[Records drawn from a dataset]
>>

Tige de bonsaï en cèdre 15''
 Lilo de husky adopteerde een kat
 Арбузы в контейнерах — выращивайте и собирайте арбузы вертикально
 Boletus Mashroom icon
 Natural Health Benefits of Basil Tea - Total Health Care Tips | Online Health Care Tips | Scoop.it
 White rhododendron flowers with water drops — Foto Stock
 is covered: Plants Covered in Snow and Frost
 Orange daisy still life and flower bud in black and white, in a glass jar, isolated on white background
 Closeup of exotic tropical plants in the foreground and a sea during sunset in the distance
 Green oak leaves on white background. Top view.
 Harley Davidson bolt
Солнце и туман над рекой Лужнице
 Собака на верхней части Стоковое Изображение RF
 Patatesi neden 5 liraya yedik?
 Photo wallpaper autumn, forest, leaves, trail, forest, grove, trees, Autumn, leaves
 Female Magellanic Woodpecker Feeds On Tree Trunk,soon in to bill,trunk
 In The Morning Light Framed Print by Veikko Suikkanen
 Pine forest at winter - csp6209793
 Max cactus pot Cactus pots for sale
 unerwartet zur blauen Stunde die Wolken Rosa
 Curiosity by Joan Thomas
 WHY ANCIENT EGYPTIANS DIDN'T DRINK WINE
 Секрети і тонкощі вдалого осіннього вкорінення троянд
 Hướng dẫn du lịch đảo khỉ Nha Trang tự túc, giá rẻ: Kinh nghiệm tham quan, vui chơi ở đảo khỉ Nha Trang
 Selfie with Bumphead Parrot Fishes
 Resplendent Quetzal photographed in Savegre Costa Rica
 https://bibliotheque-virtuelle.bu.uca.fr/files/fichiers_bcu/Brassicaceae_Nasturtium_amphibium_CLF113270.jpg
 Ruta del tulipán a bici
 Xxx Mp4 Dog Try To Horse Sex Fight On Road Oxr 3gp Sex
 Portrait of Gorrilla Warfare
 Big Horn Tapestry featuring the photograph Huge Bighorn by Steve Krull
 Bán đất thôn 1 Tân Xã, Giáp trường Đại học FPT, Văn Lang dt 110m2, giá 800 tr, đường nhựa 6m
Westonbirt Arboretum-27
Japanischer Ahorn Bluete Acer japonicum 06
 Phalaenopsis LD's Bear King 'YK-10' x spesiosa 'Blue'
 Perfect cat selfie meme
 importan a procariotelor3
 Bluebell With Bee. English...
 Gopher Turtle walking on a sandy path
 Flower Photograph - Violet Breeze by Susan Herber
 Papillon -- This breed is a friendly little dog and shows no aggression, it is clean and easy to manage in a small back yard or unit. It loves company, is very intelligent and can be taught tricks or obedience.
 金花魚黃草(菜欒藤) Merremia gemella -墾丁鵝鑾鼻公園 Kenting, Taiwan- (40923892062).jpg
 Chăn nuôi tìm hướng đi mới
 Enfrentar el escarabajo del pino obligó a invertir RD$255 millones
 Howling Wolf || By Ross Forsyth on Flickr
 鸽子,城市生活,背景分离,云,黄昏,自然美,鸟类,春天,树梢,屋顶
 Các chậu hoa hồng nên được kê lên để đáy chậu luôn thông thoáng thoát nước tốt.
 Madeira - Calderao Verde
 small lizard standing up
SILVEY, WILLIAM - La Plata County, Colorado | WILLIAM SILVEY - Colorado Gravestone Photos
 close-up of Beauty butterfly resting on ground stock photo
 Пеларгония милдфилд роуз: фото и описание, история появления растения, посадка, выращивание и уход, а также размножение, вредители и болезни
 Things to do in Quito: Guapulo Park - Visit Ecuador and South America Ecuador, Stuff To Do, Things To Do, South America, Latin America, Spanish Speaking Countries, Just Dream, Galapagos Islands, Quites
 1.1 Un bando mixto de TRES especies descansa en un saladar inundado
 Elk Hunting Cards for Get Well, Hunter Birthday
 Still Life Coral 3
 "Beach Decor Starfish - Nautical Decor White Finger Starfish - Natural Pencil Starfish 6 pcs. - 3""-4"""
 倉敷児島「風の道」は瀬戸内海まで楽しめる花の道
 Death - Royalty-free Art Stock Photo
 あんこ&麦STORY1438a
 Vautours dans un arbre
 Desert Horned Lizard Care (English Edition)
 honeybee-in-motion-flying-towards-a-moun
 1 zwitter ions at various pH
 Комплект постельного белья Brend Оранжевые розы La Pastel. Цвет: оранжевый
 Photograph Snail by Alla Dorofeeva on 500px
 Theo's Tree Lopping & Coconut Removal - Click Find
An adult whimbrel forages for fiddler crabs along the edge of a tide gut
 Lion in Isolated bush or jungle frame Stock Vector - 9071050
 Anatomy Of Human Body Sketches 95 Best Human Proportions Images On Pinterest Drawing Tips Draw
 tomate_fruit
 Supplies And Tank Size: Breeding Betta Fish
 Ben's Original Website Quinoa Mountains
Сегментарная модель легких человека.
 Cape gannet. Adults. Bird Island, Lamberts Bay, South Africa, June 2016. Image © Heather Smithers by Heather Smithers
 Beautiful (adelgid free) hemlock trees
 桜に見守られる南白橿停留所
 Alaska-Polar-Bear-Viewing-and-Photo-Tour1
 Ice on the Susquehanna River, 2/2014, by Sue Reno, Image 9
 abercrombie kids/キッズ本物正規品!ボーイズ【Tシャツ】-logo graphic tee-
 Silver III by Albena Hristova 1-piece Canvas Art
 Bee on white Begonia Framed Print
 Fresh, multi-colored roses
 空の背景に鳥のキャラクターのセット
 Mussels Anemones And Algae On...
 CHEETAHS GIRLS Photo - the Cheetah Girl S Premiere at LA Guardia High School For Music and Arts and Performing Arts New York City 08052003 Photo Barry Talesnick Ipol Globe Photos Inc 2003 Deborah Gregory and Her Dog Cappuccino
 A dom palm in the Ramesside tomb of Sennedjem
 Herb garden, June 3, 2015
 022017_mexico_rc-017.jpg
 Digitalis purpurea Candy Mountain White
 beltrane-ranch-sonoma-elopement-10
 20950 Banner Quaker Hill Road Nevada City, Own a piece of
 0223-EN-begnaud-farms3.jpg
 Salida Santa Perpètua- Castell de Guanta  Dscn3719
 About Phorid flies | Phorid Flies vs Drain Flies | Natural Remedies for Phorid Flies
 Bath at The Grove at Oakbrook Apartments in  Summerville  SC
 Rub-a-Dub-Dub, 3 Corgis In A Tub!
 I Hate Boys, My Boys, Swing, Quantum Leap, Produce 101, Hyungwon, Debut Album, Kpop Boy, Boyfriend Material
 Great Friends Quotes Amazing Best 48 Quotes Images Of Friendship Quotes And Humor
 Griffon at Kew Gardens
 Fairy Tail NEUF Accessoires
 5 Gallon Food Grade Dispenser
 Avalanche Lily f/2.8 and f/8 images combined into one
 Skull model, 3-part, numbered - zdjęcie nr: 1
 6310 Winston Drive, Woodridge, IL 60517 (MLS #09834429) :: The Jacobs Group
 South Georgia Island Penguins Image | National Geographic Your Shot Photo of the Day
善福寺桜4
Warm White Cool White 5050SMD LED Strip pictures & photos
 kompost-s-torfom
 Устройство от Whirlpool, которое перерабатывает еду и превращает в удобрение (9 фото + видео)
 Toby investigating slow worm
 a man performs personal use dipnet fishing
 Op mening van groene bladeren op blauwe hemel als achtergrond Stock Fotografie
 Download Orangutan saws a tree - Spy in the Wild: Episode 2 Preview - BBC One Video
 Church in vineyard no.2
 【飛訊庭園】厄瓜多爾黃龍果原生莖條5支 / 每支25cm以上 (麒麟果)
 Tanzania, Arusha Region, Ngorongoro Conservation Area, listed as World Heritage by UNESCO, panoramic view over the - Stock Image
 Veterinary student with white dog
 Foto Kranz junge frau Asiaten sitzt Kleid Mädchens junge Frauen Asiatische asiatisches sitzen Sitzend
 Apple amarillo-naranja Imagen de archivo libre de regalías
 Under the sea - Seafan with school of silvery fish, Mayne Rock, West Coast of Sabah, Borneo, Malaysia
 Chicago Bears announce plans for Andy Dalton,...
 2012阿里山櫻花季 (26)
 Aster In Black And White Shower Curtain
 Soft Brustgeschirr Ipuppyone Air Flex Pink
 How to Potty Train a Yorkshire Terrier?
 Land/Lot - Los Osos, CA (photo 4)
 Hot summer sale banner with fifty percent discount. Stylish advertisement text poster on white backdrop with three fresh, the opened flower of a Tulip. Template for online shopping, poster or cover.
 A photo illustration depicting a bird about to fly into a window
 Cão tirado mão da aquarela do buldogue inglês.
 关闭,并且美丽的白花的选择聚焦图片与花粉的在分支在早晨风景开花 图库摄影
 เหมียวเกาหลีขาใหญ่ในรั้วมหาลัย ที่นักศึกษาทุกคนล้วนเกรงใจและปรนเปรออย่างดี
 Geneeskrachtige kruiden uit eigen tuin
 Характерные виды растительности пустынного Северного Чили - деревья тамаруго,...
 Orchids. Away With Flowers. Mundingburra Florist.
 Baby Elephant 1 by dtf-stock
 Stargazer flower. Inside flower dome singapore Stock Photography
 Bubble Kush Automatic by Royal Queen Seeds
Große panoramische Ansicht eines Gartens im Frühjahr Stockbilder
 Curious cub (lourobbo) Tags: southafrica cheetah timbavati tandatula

<<

Description of the task
Every line that holds the word "forest" should be copied from the records.

Result for this task
 Photo wallpaper autumn, forest, leaves, trail, forest, grove, trees, Autumn, leaves
 Pine forest at winter - csp6209793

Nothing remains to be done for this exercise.